All of these verses are helpful, and I am still a big fan. But over the years, there’s been a shift in my understanding of them. Now I love them for completely different reasons than I used to.

You see, I used to see them as to-do lists. I wanted to accomplish the getting of these traits into my life. My motivation was right: I wanted, and still want, to live a life that glorifies God. I thought developing these things in my life was what God wanted me to do.

The truth is, though, that I am not able to develop these things in my life. I need God to develop them in me. This is what He wants to do. God Is love, therefore His active Presence in my life produces everything on the Corinthians list. The Galatians list is called The Fruit of the Spirit for a reason; those virtues flow from Him. And even the virtues from the Colossians list come from setting our hearts on what’s above: Christ, now seated at the right hand of God. (See Colossians 3:1-4.)

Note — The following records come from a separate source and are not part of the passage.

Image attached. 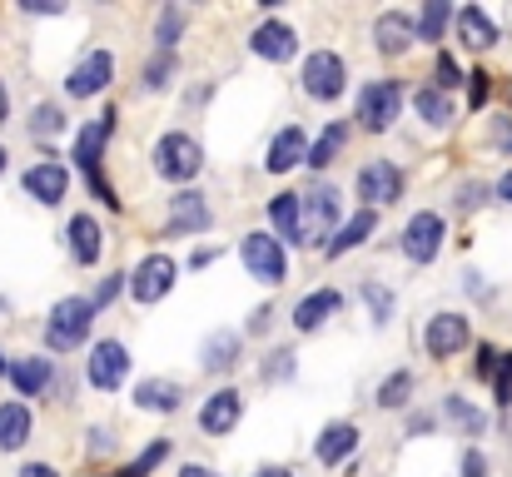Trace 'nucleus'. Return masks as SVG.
I'll return each instance as SVG.
<instances>
[{
	"label": "nucleus",
	"mask_w": 512,
	"mask_h": 477,
	"mask_svg": "<svg viewBox=\"0 0 512 477\" xmlns=\"http://www.w3.org/2000/svg\"><path fill=\"white\" fill-rule=\"evenodd\" d=\"M339 309H343L339 289H314V294H304V299L294 304V328H299V333H314V328H324Z\"/></svg>",
	"instance_id": "obj_24"
},
{
	"label": "nucleus",
	"mask_w": 512,
	"mask_h": 477,
	"mask_svg": "<svg viewBox=\"0 0 512 477\" xmlns=\"http://www.w3.org/2000/svg\"><path fill=\"white\" fill-rule=\"evenodd\" d=\"M110 477H120V473H110Z\"/></svg>",
	"instance_id": "obj_59"
},
{
	"label": "nucleus",
	"mask_w": 512,
	"mask_h": 477,
	"mask_svg": "<svg viewBox=\"0 0 512 477\" xmlns=\"http://www.w3.org/2000/svg\"><path fill=\"white\" fill-rule=\"evenodd\" d=\"M498 358H503V353H498L493 343H483V348H478V363H473V373H478V378H493V373H498Z\"/></svg>",
	"instance_id": "obj_46"
},
{
	"label": "nucleus",
	"mask_w": 512,
	"mask_h": 477,
	"mask_svg": "<svg viewBox=\"0 0 512 477\" xmlns=\"http://www.w3.org/2000/svg\"><path fill=\"white\" fill-rule=\"evenodd\" d=\"M239 358H244V333H234V328H214L199 348V368L214 373V378H224Z\"/></svg>",
	"instance_id": "obj_21"
},
{
	"label": "nucleus",
	"mask_w": 512,
	"mask_h": 477,
	"mask_svg": "<svg viewBox=\"0 0 512 477\" xmlns=\"http://www.w3.org/2000/svg\"><path fill=\"white\" fill-rule=\"evenodd\" d=\"M214 229V209L199 189H179L170 199V214H165V239H184V234H204Z\"/></svg>",
	"instance_id": "obj_14"
},
{
	"label": "nucleus",
	"mask_w": 512,
	"mask_h": 477,
	"mask_svg": "<svg viewBox=\"0 0 512 477\" xmlns=\"http://www.w3.org/2000/svg\"><path fill=\"white\" fill-rule=\"evenodd\" d=\"M165 458H170V438H155V443H150V448H145L135 463H125V468H120V477H150L160 463H165Z\"/></svg>",
	"instance_id": "obj_37"
},
{
	"label": "nucleus",
	"mask_w": 512,
	"mask_h": 477,
	"mask_svg": "<svg viewBox=\"0 0 512 477\" xmlns=\"http://www.w3.org/2000/svg\"><path fill=\"white\" fill-rule=\"evenodd\" d=\"M403 184H408V179H403V169H398L393 159H363V164H358V179H353L363 209L398 204V199H403Z\"/></svg>",
	"instance_id": "obj_6"
},
{
	"label": "nucleus",
	"mask_w": 512,
	"mask_h": 477,
	"mask_svg": "<svg viewBox=\"0 0 512 477\" xmlns=\"http://www.w3.org/2000/svg\"><path fill=\"white\" fill-rule=\"evenodd\" d=\"M478 199H488V184H463V189H458V214H473Z\"/></svg>",
	"instance_id": "obj_45"
},
{
	"label": "nucleus",
	"mask_w": 512,
	"mask_h": 477,
	"mask_svg": "<svg viewBox=\"0 0 512 477\" xmlns=\"http://www.w3.org/2000/svg\"><path fill=\"white\" fill-rule=\"evenodd\" d=\"M135 408L140 413H179L184 408V383H174V378H145V383H135Z\"/></svg>",
	"instance_id": "obj_25"
},
{
	"label": "nucleus",
	"mask_w": 512,
	"mask_h": 477,
	"mask_svg": "<svg viewBox=\"0 0 512 477\" xmlns=\"http://www.w3.org/2000/svg\"><path fill=\"white\" fill-rule=\"evenodd\" d=\"M10 120V90H5V80H0V125Z\"/></svg>",
	"instance_id": "obj_55"
},
{
	"label": "nucleus",
	"mask_w": 512,
	"mask_h": 477,
	"mask_svg": "<svg viewBox=\"0 0 512 477\" xmlns=\"http://www.w3.org/2000/svg\"><path fill=\"white\" fill-rule=\"evenodd\" d=\"M179 477H219V473H214V468H199V463H184Z\"/></svg>",
	"instance_id": "obj_52"
},
{
	"label": "nucleus",
	"mask_w": 512,
	"mask_h": 477,
	"mask_svg": "<svg viewBox=\"0 0 512 477\" xmlns=\"http://www.w3.org/2000/svg\"><path fill=\"white\" fill-rule=\"evenodd\" d=\"M125 378H130V348L120 338H100L85 358V383L95 393H120Z\"/></svg>",
	"instance_id": "obj_8"
},
{
	"label": "nucleus",
	"mask_w": 512,
	"mask_h": 477,
	"mask_svg": "<svg viewBox=\"0 0 512 477\" xmlns=\"http://www.w3.org/2000/svg\"><path fill=\"white\" fill-rule=\"evenodd\" d=\"M488 90H493V75H488V70H473V75H468V105H473V110H483Z\"/></svg>",
	"instance_id": "obj_42"
},
{
	"label": "nucleus",
	"mask_w": 512,
	"mask_h": 477,
	"mask_svg": "<svg viewBox=\"0 0 512 477\" xmlns=\"http://www.w3.org/2000/svg\"><path fill=\"white\" fill-rule=\"evenodd\" d=\"M110 80H115V55H110V50H90V55L65 75V95H70V100H95V95L110 90Z\"/></svg>",
	"instance_id": "obj_15"
},
{
	"label": "nucleus",
	"mask_w": 512,
	"mask_h": 477,
	"mask_svg": "<svg viewBox=\"0 0 512 477\" xmlns=\"http://www.w3.org/2000/svg\"><path fill=\"white\" fill-rule=\"evenodd\" d=\"M448 20H453V5H448V0H428L423 15H418V40H423V45H438L443 30H448Z\"/></svg>",
	"instance_id": "obj_33"
},
{
	"label": "nucleus",
	"mask_w": 512,
	"mask_h": 477,
	"mask_svg": "<svg viewBox=\"0 0 512 477\" xmlns=\"http://www.w3.org/2000/svg\"><path fill=\"white\" fill-rule=\"evenodd\" d=\"M493 393H498L503 408L512 403V353H503V363H498V373H493Z\"/></svg>",
	"instance_id": "obj_44"
},
{
	"label": "nucleus",
	"mask_w": 512,
	"mask_h": 477,
	"mask_svg": "<svg viewBox=\"0 0 512 477\" xmlns=\"http://www.w3.org/2000/svg\"><path fill=\"white\" fill-rule=\"evenodd\" d=\"M115 120H120V115H115V110H105V115H100V120H90V125L75 135V145H70L75 169L90 179V189H95V199H100L105 209H120V204H125V199L110 189L105 169H100V164H105V145H110V135H115Z\"/></svg>",
	"instance_id": "obj_1"
},
{
	"label": "nucleus",
	"mask_w": 512,
	"mask_h": 477,
	"mask_svg": "<svg viewBox=\"0 0 512 477\" xmlns=\"http://www.w3.org/2000/svg\"><path fill=\"white\" fill-rule=\"evenodd\" d=\"M309 135H304V125H284L274 140H269V155H264V169L269 174H289V169H299V164H309Z\"/></svg>",
	"instance_id": "obj_19"
},
{
	"label": "nucleus",
	"mask_w": 512,
	"mask_h": 477,
	"mask_svg": "<svg viewBox=\"0 0 512 477\" xmlns=\"http://www.w3.org/2000/svg\"><path fill=\"white\" fill-rule=\"evenodd\" d=\"M219 259V249H194L189 254V269H204V264H214Z\"/></svg>",
	"instance_id": "obj_50"
},
{
	"label": "nucleus",
	"mask_w": 512,
	"mask_h": 477,
	"mask_svg": "<svg viewBox=\"0 0 512 477\" xmlns=\"http://www.w3.org/2000/svg\"><path fill=\"white\" fill-rule=\"evenodd\" d=\"M413 110L423 115V125H433V130H443V125H453V100L438 90V85H428V90H418L413 95Z\"/></svg>",
	"instance_id": "obj_30"
},
{
	"label": "nucleus",
	"mask_w": 512,
	"mask_h": 477,
	"mask_svg": "<svg viewBox=\"0 0 512 477\" xmlns=\"http://www.w3.org/2000/svg\"><path fill=\"white\" fill-rule=\"evenodd\" d=\"M358 299H363V309H368V318H373V328H388V318H393V304H398L388 284L368 279V284L358 289Z\"/></svg>",
	"instance_id": "obj_32"
},
{
	"label": "nucleus",
	"mask_w": 512,
	"mask_h": 477,
	"mask_svg": "<svg viewBox=\"0 0 512 477\" xmlns=\"http://www.w3.org/2000/svg\"><path fill=\"white\" fill-rule=\"evenodd\" d=\"M5 378H10V388H15L20 398H45L50 383H55V363L40 358V353H30V358H15Z\"/></svg>",
	"instance_id": "obj_22"
},
{
	"label": "nucleus",
	"mask_w": 512,
	"mask_h": 477,
	"mask_svg": "<svg viewBox=\"0 0 512 477\" xmlns=\"http://www.w3.org/2000/svg\"><path fill=\"white\" fill-rule=\"evenodd\" d=\"M174 279H179V264L170 254H145L135 264V274H130V299L135 304H160L174 289Z\"/></svg>",
	"instance_id": "obj_11"
},
{
	"label": "nucleus",
	"mask_w": 512,
	"mask_h": 477,
	"mask_svg": "<svg viewBox=\"0 0 512 477\" xmlns=\"http://www.w3.org/2000/svg\"><path fill=\"white\" fill-rule=\"evenodd\" d=\"M20 184H25V194L35 199V204H45V209H55V204H65V194H70V169L60 164V159H40V164H30L25 174H20Z\"/></svg>",
	"instance_id": "obj_16"
},
{
	"label": "nucleus",
	"mask_w": 512,
	"mask_h": 477,
	"mask_svg": "<svg viewBox=\"0 0 512 477\" xmlns=\"http://www.w3.org/2000/svg\"><path fill=\"white\" fill-rule=\"evenodd\" d=\"M453 20H458V40H463L468 50H493V45H498V25H493V15H488L483 5H463Z\"/></svg>",
	"instance_id": "obj_26"
},
{
	"label": "nucleus",
	"mask_w": 512,
	"mask_h": 477,
	"mask_svg": "<svg viewBox=\"0 0 512 477\" xmlns=\"http://www.w3.org/2000/svg\"><path fill=\"white\" fill-rule=\"evenodd\" d=\"M294 358H299V353H294V348H274V353H269V363H264V373H259V378H264V383H279V378H284V383H289V378H294V373H299V363H294Z\"/></svg>",
	"instance_id": "obj_40"
},
{
	"label": "nucleus",
	"mask_w": 512,
	"mask_h": 477,
	"mask_svg": "<svg viewBox=\"0 0 512 477\" xmlns=\"http://www.w3.org/2000/svg\"><path fill=\"white\" fill-rule=\"evenodd\" d=\"M120 289H125V274H110V279H100V289L90 294V304H95V309H105V304H115V299H120Z\"/></svg>",
	"instance_id": "obj_43"
},
{
	"label": "nucleus",
	"mask_w": 512,
	"mask_h": 477,
	"mask_svg": "<svg viewBox=\"0 0 512 477\" xmlns=\"http://www.w3.org/2000/svg\"><path fill=\"white\" fill-rule=\"evenodd\" d=\"M5 373H10V363H5V358H0V378H5Z\"/></svg>",
	"instance_id": "obj_58"
},
{
	"label": "nucleus",
	"mask_w": 512,
	"mask_h": 477,
	"mask_svg": "<svg viewBox=\"0 0 512 477\" xmlns=\"http://www.w3.org/2000/svg\"><path fill=\"white\" fill-rule=\"evenodd\" d=\"M343 145H348V125H343V120H334V125H329V130H324V135L309 145V164H314V169H329V164L343 155Z\"/></svg>",
	"instance_id": "obj_31"
},
{
	"label": "nucleus",
	"mask_w": 512,
	"mask_h": 477,
	"mask_svg": "<svg viewBox=\"0 0 512 477\" xmlns=\"http://www.w3.org/2000/svg\"><path fill=\"white\" fill-rule=\"evenodd\" d=\"M30 433H35L30 408L15 403V398H5V403H0V453H20V448L30 443Z\"/></svg>",
	"instance_id": "obj_27"
},
{
	"label": "nucleus",
	"mask_w": 512,
	"mask_h": 477,
	"mask_svg": "<svg viewBox=\"0 0 512 477\" xmlns=\"http://www.w3.org/2000/svg\"><path fill=\"white\" fill-rule=\"evenodd\" d=\"M199 433L204 438H229L239 423H244V393L239 388H219V393H209L204 403H199Z\"/></svg>",
	"instance_id": "obj_12"
},
{
	"label": "nucleus",
	"mask_w": 512,
	"mask_h": 477,
	"mask_svg": "<svg viewBox=\"0 0 512 477\" xmlns=\"http://www.w3.org/2000/svg\"><path fill=\"white\" fill-rule=\"evenodd\" d=\"M443 413H448V423H458L468 438H478V433L488 428L483 408H473V403H468V398H458V393H448V398H443Z\"/></svg>",
	"instance_id": "obj_35"
},
{
	"label": "nucleus",
	"mask_w": 512,
	"mask_h": 477,
	"mask_svg": "<svg viewBox=\"0 0 512 477\" xmlns=\"http://www.w3.org/2000/svg\"><path fill=\"white\" fill-rule=\"evenodd\" d=\"M373 398H378V408H388V413H393V408H403V403L413 398V373H408V368H393V373L378 383V393H373Z\"/></svg>",
	"instance_id": "obj_34"
},
{
	"label": "nucleus",
	"mask_w": 512,
	"mask_h": 477,
	"mask_svg": "<svg viewBox=\"0 0 512 477\" xmlns=\"http://www.w3.org/2000/svg\"><path fill=\"white\" fill-rule=\"evenodd\" d=\"M95 304L85 299V294H70V299H60L50 314H45V348L50 353H75V348H85V338H90V328H95Z\"/></svg>",
	"instance_id": "obj_2"
},
{
	"label": "nucleus",
	"mask_w": 512,
	"mask_h": 477,
	"mask_svg": "<svg viewBox=\"0 0 512 477\" xmlns=\"http://www.w3.org/2000/svg\"><path fill=\"white\" fill-rule=\"evenodd\" d=\"M403 259L408 264H433L443 254V239H448V219L438 209H418L408 224H403Z\"/></svg>",
	"instance_id": "obj_7"
},
{
	"label": "nucleus",
	"mask_w": 512,
	"mask_h": 477,
	"mask_svg": "<svg viewBox=\"0 0 512 477\" xmlns=\"http://www.w3.org/2000/svg\"><path fill=\"white\" fill-rule=\"evenodd\" d=\"M20 477H60V473H55L50 463H25V468H20Z\"/></svg>",
	"instance_id": "obj_51"
},
{
	"label": "nucleus",
	"mask_w": 512,
	"mask_h": 477,
	"mask_svg": "<svg viewBox=\"0 0 512 477\" xmlns=\"http://www.w3.org/2000/svg\"><path fill=\"white\" fill-rule=\"evenodd\" d=\"M90 453H115V433L110 428H90Z\"/></svg>",
	"instance_id": "obj_48"
},
{
	"label": "nucleus",
	"mask_w": 512,
	"mask_h": 477,
	"mask_svg": "<svg viewBox=\"0 0 512 477\" xmlns=\"http://www.w3.org/2000/svg\"><path fill=\"white\" fill-rule=\"evenodd\" d=\"M179 35H184V10H179V5H165L160 20H155V40H160V50H174Z\"/></svg>",
	"instance_id": "obj_39"
},
{
	"label": "nucleus",
	"mask_w": 512,
	"mask_h": 477,
	"mask_svg": "<svg viewBox=\"0 0 512 477\" xmlns=\"http://www.w3.org/2000/svg\"><path fill=\"white\" fill-rule=\"evenodd\" d=\"M403 115V80H368L358 90V105H353V120L368 130V135H388L393 120Z\"/></svg>",
	"instance_id": "obj_4"
},
{
	"label": "nucleus",
	"mask_w": 512,
	"mask_h": 477,
	"mask_svg": "<svg viewBox=\"0 0 512 477\" xmlns=\"http://www.w3.org/2000/svg\"><path fill=\"white\" fill-rule=\"evenodd\" d=\"M428 428H433V418H428V413H418V418L408 423V433H428Z\"/></svg>",
	"instance_id": "obj_54"
},
{
	"label": "nucleus",
	"mask_w": 512,
	"mask_h": 477,
	"mask_svg": "<svg viewBox=\"0 0 512 477\" xmlns=\"http://www.w3.org/2000/svg\"><path fill=\"white\" fill-rule=\"evenodd\" d=\"M353 453H358V428H353V423H329V428L319 433V443H314V458H319L324 468L348 463Z\"/></svg>",
	"instance_id": "obj_28"
},
{
	"label": "nucleus",
	"mask_w": 512,
	"mask_h": 477,
	"mask_svg": "<svg viewBox=\"0 0 512 477\" xmlns=\"http://www.w3.org/2000/svg\"><path fill=\"white\" fill-rule=\"evenodd\" d=\"M254 477H294V468H259Z\"/></svg>",
	"instance_id": "obj_56"
},
{
	"label": "nucleus",
	"mask_w": 512,
	"mask_h": 477,
	"mask_svg": "<svg viewBox=\"0 0 512 477\" xmlns=\"http://www.w3.org/2000/svg\"><path fill=\"white\" fill-rule=\"evenodd\" d=\"M463 477H488V458H483V448H468V453H463Z\"/></svg>",
	"instance_id": "obj_47"
},
{
	"label": "nucleus",
	"mask_w": 512,
	"mask_h": 477,
	"mask_svg": "<svg viewBox=\"0 0 512 477\" xmlns=\"http://www.w3.org/2000/svg\"><path fill=\"white\" fill-rule=\"evenodd\" d=\"M174 70H179V65H174V50H155L150 65H145V80H140V85H145V90H165V85L174 80Z\"/></svg>",
	"instance_id": "obj_38"
},
{
	"label": "nucleus",
	"mask_w": 512,
	"mask_h": 477,
	"mask_svg": "<svg viewBox=\"0 0 512 477\" xmlns=\"http://www.w3.org/2000/svg\"><path fill=\"white\" fill-rule=\"evenodd\" d=\"M269 323H274V309L264 304V309H254V318H249V333H269Z\"/></svg>",
	"instance_id": "obj_49"
},
{
	"label": "nucleus",
	"mask_w": 512,
	"mask_h": 477,
	"mask_svg": "<svg viewBox=\"0 0 512 477\" xmlns=\"http://www.w3.org/2000/svg\"><path fill=\"white\" fill-rule=\"evenodd\" d=\"M339 189L334 184H319L314 194H304V239H299V249H319L324 239L334 244V234H339Z\"/></svg>",
	"instance_id": "obj_9"
},
{
	"label": "nucleus",
	"mask_w": 512,
	"mask_h": 477,
	"mask_svg": "<svg viewBox=\"0 0 512 477\" xmlns=\"http://www.w3.org/2000/svg\"><path fill=\"white\" fill-rule=\"evenodd\" d=\"M433 75H438V90H443V95H448V90H458V85L468 80V75H463V65H458L448 50H438V60H433Z\"/></svg>",
	"instance_id": "obj_41"
},
{
	"label": "nucleus",
	"mask_w": 512,
	"mask_h": 477,
	"mask_svg": "<svg viewBox=\"0 0 512 477\" xmlns=\"http://www.w3.org/2000/svg\"><path fill=\"white\" fill-rule=\"evenodd\" d=\"M65 130V110L55 105V100H40L35 110H30V135L35 140H55Z\"/></svg>",
	"instance_id": "obj_36"
},
{
	"label": "nucleus",
	"mask_w": 512,
	"mask_h": 477,
	"mask_svg": "<svg viewBox=\"0 0 512 477\" xmlns=\"http://www.w3.org/2000/svg\"><path fill=\"white\" fill-rule=\"evenodd\" d=\"M249 50H254L259 60H269V65H289V60L299 55V30L284 25V20H264V25L249 35Z\"/></svg>",
	"instance_id": "obj_18"
},
{
	"label": "nucleus",
	"mask_w": 512,
	"mask_h": 477,
	"mask_svg": "<svg viewBox=\"0 0 512 477\" xmlns=\"http://www.w3.org/2000/svg\"><path fill=\"white\" fill-rule=\"evenodd\" d=\"M473 343V328H468V318L453 314V309H443V314L428 318V328H423V348H428V358H458L463 348Z\"/></svg>",
	"instance_id": "obj_13"
},
{
	"label": "nucleus",
	"mask_w": 512,
	"mask_h": 477,
	"mask_svg": "<svg viewBox=\"0 0 512 477\" xmlns=\"http://www.w3.org/2000/svg\"><path fill=\"white\" fill-rule=\"evenodd\" d=\"M269 224H274V239L279 244H299L304 239V194L284 189L269 199Z\"/></svg>",
	"instance_id": "obj_23"
},
{
	"label": "nucleus",
	"mask_w": 512,
	"mask_h": 477,
	"mask_svg": "<svg viewBox=\"0 0 512 477\" xmlns=\"http://www.w3.org/2000/svg\"><path fill=\"white\" fill-rule=\"evenodd\" d=\"M373 229H378V209H358L348 224H339V234H334V244H324V254H329V259H343L348 249L368 244V239H373Z\"/></svg>",
	"instance_id": "obj_29"
},
{
	"label": "nucleus",
	"mask_w": 512,
	"mask_h": 477,
	"mask_svg": "<svg viewBox=\"0 0 512 477\" xmlns=\"http://www.w3.org/2000/svg\"><path fill=\"white\" fill-rule=\"evenodd\" d=\"M155 174H160V179H170V184H189V179H199V174H204V150H199V140H194V135H184V130L160 135V140H155Z\"/></svg>",
	"instance_id": "obj_5"
},
{
	"label": "nucleus",
	"mask_w": 512,
	"mask_h": 477,
	"mask_svg": "<svg viewBox=\"0 0 512 477\" xmlns=\"http://www.w3.org/2000/svg\"><path fill=\"white\" fill-rule=\"evenodd\" d=\"M418 40V20L413 15H403V10H383L378 20H373V45H378V55H403L408 45Z\"/></svg>",
	"instance_id": "obj_20"
},
{
	"label": "nucleus",
	"mask_w": 512,
	"mask_h": 477,
	"mask_svg": "<svg viewBox=\"0 0 512 477\" xmlns=\"http://www.w3.org/2000/svg\"><path fill=\"white\" fill-rule=\"evenodd\" d=\"M5 169H10V150L0 145V174H5Z\"/></svg>",
	"instance_id": "obj_57"
},
{
	"label": "nucleus",
	"mask_w": 512,
	"mask_h": 477,
	"mask_svg": "<svg viewBox=\"0 0 512 477\" xmlns=\"http://www.w3.org/2000/svg\"><path fill=\"white\" fill-rule=\"evenodd\" d=\"M65 244H70V259L80 264V269H95L100 259H105V229H100V219L95 214H70V224H65Z\"/></svg>",
	"instance_id": "obj_17"
},
{
	"label": "nucleus",
	"mask_w": 512,
	"mask_h": 477,
	"mask_svg": "<svg viewBox=\"0 0 512 477\" xmlns=\"http://www.w3.org/2000/svg\"><path fill=\"white\" fill-rule=\"evenodd\" d=\"M239 264H244V274H249L254 284L279 289V284L289 279V244H279L269 229H249V234L239 239Z\"/></svg>",
	"instance_id": "obj_3"
},
{
	"label": "nucleus",
	"mask_w": 512,
	"mask_h": 477,
	"mask_svg": "<svg viewBox=\"0 0 512 477\" xmlns=\"http://www.w3.org/2000/svg\"><path fill=\"white\" fill-rule=\"evenodd\" d=\"M304 95L309 100H324V105H334L343 90H348V65H343L339 50H314L309 60H304Z\"/></svg>",
	"instance_id": "obj_10"
},
{
	"label": "nucleus",
	"mask_w": 512,
	"mask_h": 477,
	"mask_svg": "<svg viewBox=\"0 0 512 477\" xmlns=\"http://www.w3.org/2000/svg\"><path fill=\"white\" fill-rule=\"evenodd\" d=\"M498 199H503V204H512V169L498 179Z\"/></svg>",
	"instance_id": "obj_53"
}]
</instances>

The list verses have great value but not as to-do lists, things for us to generate in our lives in order to glorify God. In fact, in John 5:41, Jesus said, “I do not accept glory from human beings.” His glory comes from His work in our lives not from anything we try to do ourselves.

But when we look to Him, remain in His Presence, keep our lives rooted in His Spirit, we allow Him to work through us, producing all good things. The value of the lists comes from the way they help us recognize God’s Presence and work in our lives—or the lack of such.

The Real Value

In John 6:24, the crowds realized that Jesus wasn’t with them. They wanted what only He could offer, so they went in search of Him. We can do the same thing. When we realize that our lives aren’t as loving as they should be, that the Spirit isn’t producing fruit in us, that our spiritual clothing is becoming tattered, that’s our cue to drop everything we’re doing and seek Jesus with all our hearts. The Christian life is all about learning to be where Jesus is all of the time, so that He can continue to work in and through us for His glory and our good and the good of everyone around us. The lists, lists of things God produces, help us identify problems, so that we can know when we need to draw closer to our God.

When the crowds found Jesus, He gave them the only to-do list we need:

“Then they asked him, ‘What must we do to do the works God requires?’

“Jesus answered, ‘The work of God is this: to believe in the one he has sent.’” -John 6:28-29

We stick close. We believe. He makes us into people who bring Him glory.

Father, thank You for inspiring Paul and others to give us lists that help us see how closely we’re living to You. When we recognize actions and attitudes that don’t come from You, from Your Spirit, from above, help us to act on that cue to talk to You, to read Your Word, to enjoy worship and fellowship with Your people who are doing the same. More of You in our lives, Lord. That is all we need. Amen.